The night highway was nearly empty, which seemed unbelievably kind, given the shakiness of her driving. She could barely see the lines or read the signs. She took the Pearland exit and went down a road of strip malls toward the hospital. She would say they'd been in an accident. She would say they'd witnessed an explosion. None of that mattered really. He was breathing heavily, but the blood was mostly on his face and his arm. She didn't see any bone, though he held his arm at an impossible angle, twisted away from him, as if to pull it off. She hoped there wasn't some secret injury from the impact—something ruptured or torn.

She nearly hit a car passing in the wrong lane, and the honking roused him. “Huh?”

She took off her mask, her face cool and light, and the mobility of her chin felt strange. “I'll get you to the emergency room soon. Just a few more minutes. Can you talk?”

“Yeah.”

“Can you see?”

“Kind of.” He slumped farther down in his seat, and she thought she heard him crying.

“I'm sorry,” she said. “I'm so sorry.”

“It's my fault,” he said. “God! I saw this coming. This is my fucking punishment!”

“What are you saying?” She just wanted to keep him awake.

The hospital, unstately and brown, was easy to miss, but she spotted the lit red sign for the ER, and swerved the car into the turnaround. She had not been back since Jess's last high fever, two weeks before she'd died.

She parked, pulled the socks off her shoes, got out, and opened the passenger side door to help him.

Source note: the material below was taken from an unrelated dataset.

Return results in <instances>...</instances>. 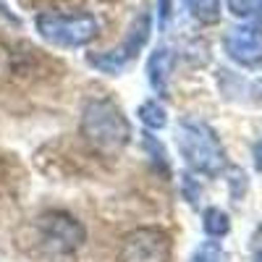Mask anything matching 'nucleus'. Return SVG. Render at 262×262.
Segmentation results:
<instances>
[{"label":"nucleus","instance_id":"nucleus-1","mask_svg":"<svg viewBox=\"0 0 262 262\" xmlns=\"http://www.w3.org/2000/svg\"><path fill=\"white\" fill-rule=\"evenodd\" d=\"M81 134L97 152L111 155L128 144L131 123L121 113V107L111 100H92L84 107L81 116Z\"/></svg>","mask_w":262,"mask_h":262},{"label":"nucleus","instance_id":"nucleus-2","mask_svg":"<svg viewBox=\"0 0 262 262\" xmlns=\"http://www.w3.org/2000/svg\"><path fill=\"white\" fill-rule=\"evenodd\" d=\"M176 144L181 149L184 160L205 176H217L226 168V155L223 147L217 142L215 131L205 121L184 118L176 128Z\"/></svg>","mask_w":262,"mask_h":262},{"label":"nucleus","instance_id":"nucleus-3","mask_svg":"<svg viewBox=\"0 0 262 262\" xmlns=\"http://www.w3.org/2000/svg\"><path fill=\"white\" fill-rule=\"evenodd\" d=\"M34 231L45 254H69L86 242V228L74 215L60 212V210H50L45 215H39Z\"/></svg>","mask_w":262,"mask_h":262},{"label":"nucleus","instance_id":"nucleus-4","mask_svg":"<svg viewBox=\"0 0 262 262\" xmlns=\"http://www.w3.org/2000/svg\"><path fill=\"white\" fill-rule=\"evenodd\" d=\"M37 32L42 34V39H48L55 48H81L97 37V21L90 13H79V16L42 13L37 16Z\"/></svg>","mask_w":262,"mask_h":262},{"label":"nucleus","instance_id":"nucleus-5","mask_svg":"<svg viewBox=\"0 0 262 262\" xmlns=\"http://www.w3.org/2000/svg\"><path fill=\"white\" fill-rule=\"evenodd\" d=\"M170 236L163 228H134L121 244V262H170Z\"/></svg>","mask_w":262,"mask_h":262},{"label":"nucleus","instance_id":"nucleus-6","mask_svg":"<svg viewBox=\"0 0 262 262\" xmlns=\"http://www.w3.org/2000/svg\"><path fill=\"white\" fill-rule=\"evenodd\" d=\"M147 37H149V16H139V18L134 21V27H131L128 37L121 42L116 50L102 53V55H95V58H90V63L97 66V69H102V71L118 74L126 63H131V60L137 58V53L144 48Z\"/></svg>","mask_w":262,"mask_h":262},{"label":"nucleus","instance_id":"nucleus-7","mask_svg":"<svg viewBox=\"0 0 262 262\" xmlns=\"http://www.w3.org/2000/svg\"><path fill=\"white\" fill-rule=\"evenodd\" d=\"M226 53L242 66H259L262 63V27L244 24V27H233L226 39Z\"/></svg>","mask_w":262,"mask_h":262},{"label":"nucleus","instance_id":"nucleus-8","mask_svg":"<svg viewBox=\"0 0 262 262\" xmlns=\"http://www.w3.org/2000/svg\"><path fill=\"white\" fill-rule=\"evenodd\" d=\"M170 66H173V55L168 48H158L155 53L149 55L147 60V76H149V84L155 86L158 92L165 90V81L170 76Z\"/></svg>","mask_w":262,"mask_h":262},{"label":"nucleus","instance_id":"nucleus-9","mask_svg":"<svg viewBox=\"0 0 262 262\" xmlns=\"http://www.w3.org/2000/svg\"><path fill=\"white\" fill-rule=\"evenodd\" d=\"M221 3L223 0H184V6L200 24H215L221 18Z\"/></svg>","mask_w":262,"mask_h":262},{"label":"nucleus","instance_id":"nucleus-10","mask_svg":"<svg viewBox=\"0 0 262 262\" xmlns=\"http://www.w3.org/2000/svg\"><path fill=\"white\" fill-rule=\"evenodd\" d=\"M205 233L207 236H212V238H221V236H226L228 233V228H231V223H228V215L223 212V210H217V207H210V210H205Z\"/></svg>","mask_w":262,"mask_h":262},{"label":"nucleus","instance_id":"nucleus-11","mask_svg":"<svg viewBox=\"0 0 262 262\" xmlns=\"http://www.w3.org/2000/svg\"><path fill=\"white\" fill-rule=\"evenodd\" d=\"M139 118L144 121V126L149 128H163L168 121H165V111H163V105L155 102V100H149L139 107Z\"/></svg>","mask_w":262,"mask_h":262},{"label":"nucleus","instance_id":"nucleus-12","mask_svg":"<svg viewBox=\"0 0 262 262\" xmlns=\"http://www.w3.org/2000/svg\"><path fill=\"white\" fill-rule=\"evenodd\" d=\"M259 6H262V0H228V11L233 16H242V18L254 16Z\"/></svg>","mask_w":262,"mask_h":262},{"label":"nucleus","instance_id":"nucleus-13","mask_svg":"<svg viewBox=\"0 0 262 262\" xmlns=\"http://www.w3.org/2000/svg\"><path fill=\"white\" fill-rule=\"evenodd\" d=\"M160 29L168 27V21H170V13H173V0H160Z\"/></svg>","mask_w":262,"mask_h":262},{"label":"nucleus","instance_id":"nucleus-14","mask_svg":"<svg viewBox=\"0 0 262 262\" xmlns=\"http://www.w3.org/2000/svg\"><path fill=\"white\" fill-rule=\"evenodd\" d=\"M254 165H257V170H262V142H257V147H254Z\"/></svg>","mask_w":262,"mask_h":262},{"label":"nucleus","instance_id":"nucleus-15","mask_svg":"<svg viewBox=\"0 0 262 262\" xmlns=\"http://www.w3.org/2000/svg\"><path fill=\"white\" fill-rule=\"evenodd\" d=\"M257 262H262V254H257Z\"/></svg>","mask_w":262,"mask_h":262}]
</instances>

When he stood up, she saw the deep gashes under his eye as he looked at her for the first time. He nodded as he began to walk, surprisingly stately as he headed for the door. She followed, and he turned to her. “I got it.” He flicked his hand at her shoulder. “You can go.”

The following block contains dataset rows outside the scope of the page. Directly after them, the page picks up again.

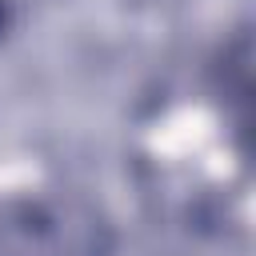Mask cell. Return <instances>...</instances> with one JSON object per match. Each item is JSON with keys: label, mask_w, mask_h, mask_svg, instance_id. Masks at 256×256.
<instances>
[{"label": "cell", "mask_w": 256, "mask_h": 256, "mask_svg": "<svg viewBox=\"0 0 256 256\" xmlns=\"http://www.w3.org/2000/svg\"><path fill=\"white\" fill-rule=\"evenodd\" d=\"M0 20H4V8H0Z\"/></svg>", "instance_id": "obj_1"}]
</instances>
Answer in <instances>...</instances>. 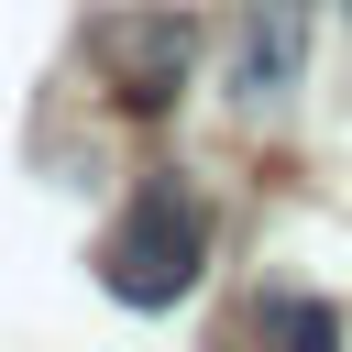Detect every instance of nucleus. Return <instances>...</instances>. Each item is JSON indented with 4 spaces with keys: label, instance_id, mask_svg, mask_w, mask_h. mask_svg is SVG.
<instances>
[{
    "label": "nucleus",
    "instance_id": "obj_1",
    "mask_svg": "<svg viewBox=\"0 0 352 352\" xmlns=\"http://www.w3.org/2000/svg\"><path fill=\"white\" fill-rule=\"evenodd\" d=\"M198 275V220L176 209V187H143V209L110 231V286L121 297H165Z\"/></svg>",
    "mask_w": 352,
    "mask_h": 352
}]
</instances>
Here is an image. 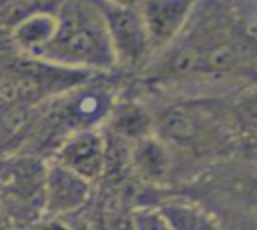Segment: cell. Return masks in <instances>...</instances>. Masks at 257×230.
Wrapping results in <instances>:
<instances>
[{
    "label": "cell",
    "mask_w": 257,
    "mask_h": 230,
    "mask_svg": "<svg viewBox=\"0 0 257 230\" xmlns=\"http://www.w3.org/2000/svg\"><path fill=\"white\" fill-rule=\"evenodd\" d=\"M239 196L243 200V204L257 214V176L247 178L239 184Z\"/></svg>",
    "instance_id": "obj_12"
},
{
    "label": "cell",
    "mask_w": 257,
    "mask_h": 230,
    "mask_svg": "<svg viewBox=\"0 0 257 230\" xmlns=\"http://www.w3.org/2000/svg\"><path fill=\"white\" fill-rule=\"evenodd\" d=\"M30 230H74L70 226V222L64 218V216H40L32 226Z\"/></svg>",
    "instance_id": "obj_13"
},
{
    "label": "cell",
    "mask_w": 257,
    "mask_h": 230,
    "mask_svg": "<svg viewBox=\"0 0 257 230\" xmlns=\"http://www.w3.org/2000/svg\"><path fill=\"white\" fill-rule=\"evenodd\" d=\"M155 210L169 230H227L211 210L193 200L169 198L157 204Z\"/></svg>",
    "instance_id": "obj_8"
},
{
    "label": "cell",
    "mask_w": 257,
    "mask_h": 230,
    "mask_svg": "<svg viewBox=\"0 0 257 230\" xmlns=\"http://www.w3.org/2000/svg\"><path fill=\"white\" fill-rule=\"evenodd\" d=\"M199 0H143L139 6L151 52L169 48L187 22L191 20Z\"/></svg>",
    "instance_id": "obj_5"
},
{
    "label": "cell",
    "mask_w": 257,
    "mask_h": 230,
    "mask_svg": "<svg viewBox=\"0 0 257 230\" xmlns=\"http://www.w3.org/2000/svg\"><path fill=\"white\" fill-rule=\"evenodd\" d=\"M56 30H58V14L38 10V12H32V14L24 16L14 26L12 38H14L16 46L22 52L40 58V54L52 42Z\"/></svg>",
    "instance_id": "obj_9"
},
{
    "label": "cell",
    "mask_w": 257,
    "mask_h": 230,
    "mask_svg": "<svg viewBox=\"0 0 257 230\" xmlns=\"http://www.w3.org/2000/svg\"><path fill=\"white\" fill-rule=\"evenodd\" d=\"M128 158H131L133 172L147 184L165 182L175 164L173 150L157 134H151L139 142H133Z\"/></svg>",
    "instance_id": "obj_7"
},
{
    "label": "cell",
    "mask_w": 257,
    "mask_h": 230,
    "mask_svg": "<svg viewBox=\"0 0 257 230\" xmlns=\"http://www.w3.org/2000/svg\"><path fill=\"white\" fill-rule=\"evenodd\" d=\"M108 126L112 134L126 140L128 144L155 134V120L151 112L143 104L133 102V100L112 106L108 114Z\"/></svg>",
    "instance_id": "obj_10"
},
{
    "label": "cell",
    "mask_w": 257,
    "mask_h": 230,
    "mask_svg": "<svg viewBox=\"0 0 257 230\" xmlns=\"http://www.w3.org/2000/svg\"><path fill=\"white\" fill-rule=\"evenodd\" d=\"M46 164L38 158H12L0 164V210L6 220L32 226L44 216Z\"/></svg>",
    "instance_id": "obj_2"
},
{
    "label": "cell",
    "mask_w": 257,
    "mask_h": 230,
    "mask_svg": "<svg viewBox=\"0 0 257 230\" xmlns=\"http://www.w3.org/2000/svg\"><path fill=\"white\" fill-rule=\"evenodd\" d=\"M54 162L94 182L106 166V140L96 128H78L58 144Z\"/></svg>",
    "instance_id": "obj_4"
},
{
    "label": "cell",
    "mask_w": 257,
    "mask_h": 230,
    "mask_svg": "<svg viewBox=\"0 0 257 230\" xmlns=\"http://www.w3.org/2000/svg\"><path fill=\"white\" fill-rule=\"evenodd\" d=\"M40 58L68 66L108 70L114 66L112 48L98 12L88 2H70L58 12V30Z\"/></svg>",
    "instance_id": "obj_1"
},
{
    "label": "cell",
    "mask_w": 257,
    "mask_h": 230,
    "mask_svg": "<svg viewBox=\"0 0 257 230\" xmlns=\"http://www.w3.org/2000/svg\"><path fill=\"white\" fill-rule=\"evenodd\" d=\"M96 6L112 48L114 62L122 66H135L143 62L145 56L151 52V44L147 38L141 10L114 6L104 0H98Z\"/></svg>",
    "instance_id": "obj_3"
},
{
    "label": "cell",
    "mask_w": 257,
    "mask_h": 230,
    "mask_svg": "<svg viewBox=\"0 0 257 230\" xmlns=\"http://www.w3.org/2000/svg\"><path fill=\"white\" fill-rule=\"evenodd\" d=\"M92 194V182L70 172L58 162L46 164L44 180V214L48 216H70L78 212Z\"/></svg>",
    "instance_id": "obj_6"
},
{
    "label": "cell",
    "mask_w": 257,
    "mask_h": 230,
    "mask_svg": "<svg viewBox=\"0 0 257 230\" xmlns=\"http://www.w3.org/2000/svg\"><path fill=\"white\" fill-rule=\"evenodd\" d=\"M104 2L114 6H124V8H139L143 4V0H104Z\"/></svg>",
    "instance_id": "obj_14"
},
{
    "label": "cell",
    "mask_w": 257,
    "mask_h": 230,
    "mask_svg": "<svg viewBox=\"0 0 257 230\" xmlns=\"http://www.w3.org/2000/svg\"><path fill=\"white\" fill-rule=\"evenodd\" d=\"M133 230H169V228L163 222V218L157 214V210L151 208V210H143L135 216Z\"/></svg>",
    "instance_id": "obj_11"
}]
</instances>
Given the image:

“I need to make sure you're alright.”

He seemed too weak and stunned to protest. She helped him inside the violently white room, accompanied him to the desk and signed him in. “He's been in an accident. He needs to be seen,” she said.

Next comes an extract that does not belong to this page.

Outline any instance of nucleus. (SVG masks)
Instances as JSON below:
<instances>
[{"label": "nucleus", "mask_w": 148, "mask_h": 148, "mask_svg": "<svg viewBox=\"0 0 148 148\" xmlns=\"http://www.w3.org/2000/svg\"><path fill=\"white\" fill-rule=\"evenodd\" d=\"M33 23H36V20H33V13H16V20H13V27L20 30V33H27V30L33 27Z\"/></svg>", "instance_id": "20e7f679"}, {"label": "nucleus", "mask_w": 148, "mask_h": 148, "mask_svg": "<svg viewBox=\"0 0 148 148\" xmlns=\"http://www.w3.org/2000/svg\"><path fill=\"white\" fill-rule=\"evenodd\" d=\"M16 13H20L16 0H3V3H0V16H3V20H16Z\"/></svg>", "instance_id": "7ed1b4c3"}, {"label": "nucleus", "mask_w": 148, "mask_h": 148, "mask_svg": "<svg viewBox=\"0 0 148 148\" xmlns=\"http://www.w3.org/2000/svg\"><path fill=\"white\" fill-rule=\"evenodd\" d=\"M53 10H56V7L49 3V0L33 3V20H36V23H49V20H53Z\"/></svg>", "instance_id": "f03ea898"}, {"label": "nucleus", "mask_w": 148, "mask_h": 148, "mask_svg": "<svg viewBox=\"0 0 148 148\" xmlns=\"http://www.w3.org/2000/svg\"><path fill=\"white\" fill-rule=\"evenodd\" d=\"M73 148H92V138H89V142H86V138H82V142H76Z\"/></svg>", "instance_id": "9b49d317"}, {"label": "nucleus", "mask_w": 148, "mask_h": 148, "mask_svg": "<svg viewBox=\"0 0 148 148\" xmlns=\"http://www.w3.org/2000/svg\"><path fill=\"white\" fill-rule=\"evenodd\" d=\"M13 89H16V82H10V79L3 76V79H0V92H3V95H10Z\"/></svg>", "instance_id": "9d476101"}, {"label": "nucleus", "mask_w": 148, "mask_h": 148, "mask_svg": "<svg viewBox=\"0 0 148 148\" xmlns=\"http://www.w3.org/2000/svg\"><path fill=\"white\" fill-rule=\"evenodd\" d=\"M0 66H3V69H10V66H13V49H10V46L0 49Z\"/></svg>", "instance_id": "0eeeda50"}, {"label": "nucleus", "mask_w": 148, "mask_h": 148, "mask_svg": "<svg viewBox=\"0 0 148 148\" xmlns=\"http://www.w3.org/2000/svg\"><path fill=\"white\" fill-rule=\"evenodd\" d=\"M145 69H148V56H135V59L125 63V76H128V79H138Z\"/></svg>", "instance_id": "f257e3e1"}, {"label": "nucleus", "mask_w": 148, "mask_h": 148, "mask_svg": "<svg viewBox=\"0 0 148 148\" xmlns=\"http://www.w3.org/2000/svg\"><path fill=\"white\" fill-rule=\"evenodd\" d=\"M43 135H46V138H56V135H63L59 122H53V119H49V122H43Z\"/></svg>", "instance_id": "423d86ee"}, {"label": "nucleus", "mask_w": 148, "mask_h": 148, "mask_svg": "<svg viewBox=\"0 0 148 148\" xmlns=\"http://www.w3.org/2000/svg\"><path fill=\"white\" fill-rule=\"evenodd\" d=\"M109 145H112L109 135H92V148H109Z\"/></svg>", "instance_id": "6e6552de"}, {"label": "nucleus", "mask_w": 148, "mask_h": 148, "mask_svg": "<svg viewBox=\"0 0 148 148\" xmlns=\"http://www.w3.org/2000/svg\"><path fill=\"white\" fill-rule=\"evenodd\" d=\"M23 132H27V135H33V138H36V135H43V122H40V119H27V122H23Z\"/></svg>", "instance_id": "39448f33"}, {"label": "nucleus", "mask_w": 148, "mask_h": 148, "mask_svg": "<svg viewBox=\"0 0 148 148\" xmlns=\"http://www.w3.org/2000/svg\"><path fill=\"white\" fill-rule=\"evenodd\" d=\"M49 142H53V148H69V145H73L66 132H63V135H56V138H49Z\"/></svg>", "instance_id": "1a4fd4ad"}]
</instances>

The woman at the desk was unsurprised, frowsy haired, in floral scrubs. Her large, pale eyes were heavily made-up, black insect wings blinking slowly. “I guess bring him on over here, and let's have a look.”

Lee started to go with him through the swinging doors to the back, and he shook her off. “I said I got it!”

“I need to make sure.”

“No, lady. You don't get it.” His eyes widened, and they were clear in the midst of all the dried blood. “Just get out of here. I don't want you here with me. It was supposed to happen like this.”

The lights seemed hot, and a drunk was snoring loudly on one of the waiting room chairs. “I mean it!” Just as the door swung open, he shoved her away. “I fucking hated him too. I'm alright.” He turned away from her, said to the short and moon-faced nurse, “Where do I go?”

Lee walked past the desk, past the wan, hollow-cheeked mother who hovered over her crying toddler boy, smoothing his sweaty hair, past the purple-faced drunk who sat staring at the road sign in his lap. She walked out the glass door and got into her waiting car.

She drove by habit down 2351, the road unrelenting, black and straight, and she hardly noticed where she was until she came to Main Street. The sobs were caught in her throat and wouldn't escape. She'd done what she had to do, and now there was nothing but to wait for what was to come.

She passed easily through the empty intersection, past the Kroger parking lot, dark except for its sign like a cereal box logo, past the store with a neon sign the shape of a cowboy boot, past the bank, where the black letters on lit-up white said
GO MUSTANGS!
Though football season was long over, there were silhouettes of blue horses on stakes planted in the yards of businesses and homes. She counted five before she came to the Quaker church, two more when she passed the library, five more as she passed the junior high school, and as she rounded the corner where the tiny, white flimsy house stood, she saw the horse's blue, galloping legs, frozen in wood, and felt she was running along with it.

At home, she called the hospital, pretending to be Cully's aunt, and asked how he was. He hadn't been admitted, and when she called again at 5:00 a.m., he still was not a patient, and she guessed that meant he'd gone home. Okay. That was it.